A few years ago I completed a lifelong coast to coast journey by moving to coastal California (I was born in Massachusetts and have spent many vacations on the Maine coast).  I was so excited to get back to great local seafood.  Living on Monterey Bay I would certainly be surrounded by it. The first time I went to the grocery store I was so excited to see the fish department but found myself looking at little different than in a good Midwestern grocery store.  I tried a couple mom-and-pop fish shops only to find fish from all over the world and relatively little from my own backyard.  Seems just about the only local fish to be found was seasonal salmon, squid and crab.  Occasionally I might find sanddabs.  This just didn’t seem right.  I wandered out on the local piers and found locals catching mackerel and ling cod.  I saw whales and massive flocks of birds when the anchovies and sardines were back.  I saw the proof that there were other fish to eat.  But why is it not in the stores?  Why is there not a simple, little fried fish stand by the beach selling baskets of fish from the ocean out back?

In recent weeks I have come across a few news items pushing Paul Greenberg’s American Catch: The Fight for Our Local Seafood, including an interview with Terri Gross on NPR’s Fresh Air.  (http://www.npr.org/sections/thesalt/2014/07/01/327248504/the-great-fish-swap-how-america-is-downgrading-its-seafood-supply)  He reports that the rest of the world is eating proportionally more seafood than Americans, including a huge proportion of the fish we catch in our waters.  Further, we eat a narrow selection of the fish we catch and import a great deal of some of the very same species from Asian fish farms.  90% of the fish we eat here is imported, even for those of us living close to the sea.

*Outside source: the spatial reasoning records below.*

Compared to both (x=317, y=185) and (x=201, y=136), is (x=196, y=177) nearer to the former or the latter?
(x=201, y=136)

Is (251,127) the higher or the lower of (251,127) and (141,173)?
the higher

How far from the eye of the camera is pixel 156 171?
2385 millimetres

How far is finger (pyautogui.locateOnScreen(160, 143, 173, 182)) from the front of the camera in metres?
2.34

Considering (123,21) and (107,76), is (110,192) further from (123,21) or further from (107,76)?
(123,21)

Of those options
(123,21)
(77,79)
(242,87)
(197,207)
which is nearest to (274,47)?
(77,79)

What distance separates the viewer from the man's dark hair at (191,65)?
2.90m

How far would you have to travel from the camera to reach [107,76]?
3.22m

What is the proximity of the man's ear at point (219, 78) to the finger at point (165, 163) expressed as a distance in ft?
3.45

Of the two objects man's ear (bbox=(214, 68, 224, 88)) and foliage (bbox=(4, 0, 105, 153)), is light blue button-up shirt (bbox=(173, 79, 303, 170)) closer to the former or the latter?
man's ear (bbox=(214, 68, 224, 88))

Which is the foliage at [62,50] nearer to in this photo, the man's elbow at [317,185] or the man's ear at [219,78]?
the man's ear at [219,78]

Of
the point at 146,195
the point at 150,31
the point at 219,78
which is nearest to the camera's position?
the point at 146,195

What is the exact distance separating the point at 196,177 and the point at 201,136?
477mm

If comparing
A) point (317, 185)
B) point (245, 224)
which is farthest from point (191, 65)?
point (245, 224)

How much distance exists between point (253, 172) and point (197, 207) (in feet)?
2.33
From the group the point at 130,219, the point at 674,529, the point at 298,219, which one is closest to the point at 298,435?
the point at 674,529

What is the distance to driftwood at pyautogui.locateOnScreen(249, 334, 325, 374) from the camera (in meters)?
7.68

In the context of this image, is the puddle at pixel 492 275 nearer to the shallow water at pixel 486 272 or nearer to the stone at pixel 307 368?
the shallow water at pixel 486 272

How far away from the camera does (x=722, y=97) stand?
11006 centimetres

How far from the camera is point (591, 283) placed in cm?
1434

Our fishermen are making much more money in foreign markets than they can dream of making at home because Americans simply don’t eat many species.  In particular, we don’t eat fish with strong flavors such as mackerel and sardines.  But these are abundant and inexpensive.  I happen to think they’re also interesting.  In fact, just a few weeks ago I was on the Rio del Mar pier, and people we hauling in mackerel left and right.  I saw a few men with multiple five-gallon buckets filled with mackerel.  Folks, that’s free food for their families – local, seasonal and flavorful.  Nor do we eat fish that don’t cut into neat filets – we are looking for ease of preparation.  But what are we losing?    

There are solutions if we want to change this.  We can search out restaurants that serve local, seasonal fish.  We can join a Community Supported Fishery, the aquatic equivalent of a CSA.  We can check out www.localcatch.org and see what we can find near us.  We can drop by the local mom-and-pops and the grocery stores and ask for species we want to see.  Granted, when I asked at my local grocery chain for sardines I was looked at like I was nuts and was told nobody had ever asked for them.  The local mom-and-pop needed a couple days’ leeway, but assured me they could get them.  You can look up a Trash Fish Dinner sponsored by the Chefs Collaborative.  When you find an interesting species, but enough to share, have some friends over and turn them on to something new.  If you live in the Mississippi, Ohio or Missouri Valleys, ask your local conservation agents about getting your hands on some Asian Flying Carp.  They’re invasive, destructive and make a great fish stew.  Walk into your local restaurants and ask what they serve that’s local and seasonal. 

If we are going to change this, we have to step up and ask for it.  There’s a world of new flavors and textures to try, and doing so will only be good for our local economies and our neighbors.  And our taste buds and appetites.